ライター2人の平均評価: ★★★★★ ★★★★★ 3.5

なかざわひでゆき

安保法案の是非に揺れる今だからこその青春時代劇

なかざわひでゆき 評価: ★★★★★ ★★★★★

 江戸から明治へと移り変わる激動の時代を背景に、江戸幕府の再興を目指す彰義隊に加わった3人の若者の破滅的な運命が描かれる。
 厚い忠誠心から過激な強硬路線へのめり込む者、無益な争いを好まず非暴力を訴える者、なんとなく周囲の空気に流された結果そこにいる者。
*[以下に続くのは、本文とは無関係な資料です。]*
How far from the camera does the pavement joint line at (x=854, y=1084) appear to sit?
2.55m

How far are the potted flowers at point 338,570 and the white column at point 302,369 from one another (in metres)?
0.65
そんな彼らの若さと純粋さゆえの苦悩や葛藤も、結局はより大きな波にあっけなく呑み込まれてしまう。
 226事件や全共闘運動などにも通じる普遍性を持った青春群像劇。これが劇場用処女作となる小林監督の演出はまだまだ荒削りな印象だし、あえて意図した現代的作風は好き嫌いが分かれるだろうが、安保法案の是非に揺れる’15年の時代劇としてタイムリーな作品だ。

この短評にはネタバレを含んでいます
平沢 薫

原作を尊重しつつ、映画独自の視覚表現に挑む

平沢 薫 評価: ★★★★★ ★★★★★

 コミックの映画化は、コミックと映画の双方が視覚表現なので、原作と映像の位置関係が難しい。が、本作は、原作との関係がうまい。原作コミックの画を意識しつつ、それとまったく同じではない、映画独自の画を創り出すことに挑戦し、幾つかのシーンでそれに成功している。登場人物の目から見た徳川慶喜の開城。上野の合戦のハスの花。原作にはない場面もあり、中には賛否両論のありそうなものもあるが、全体像は変わらない。全編を通して、光量を抑えて一定のトーンを保つ色彩設計、エレクトロ寄りにもなる音楽、カヒミカリィの語りで、いわゆる時代劇の定形フォーマットを外して、これがある時代限定の物語ではないことを示し続ける。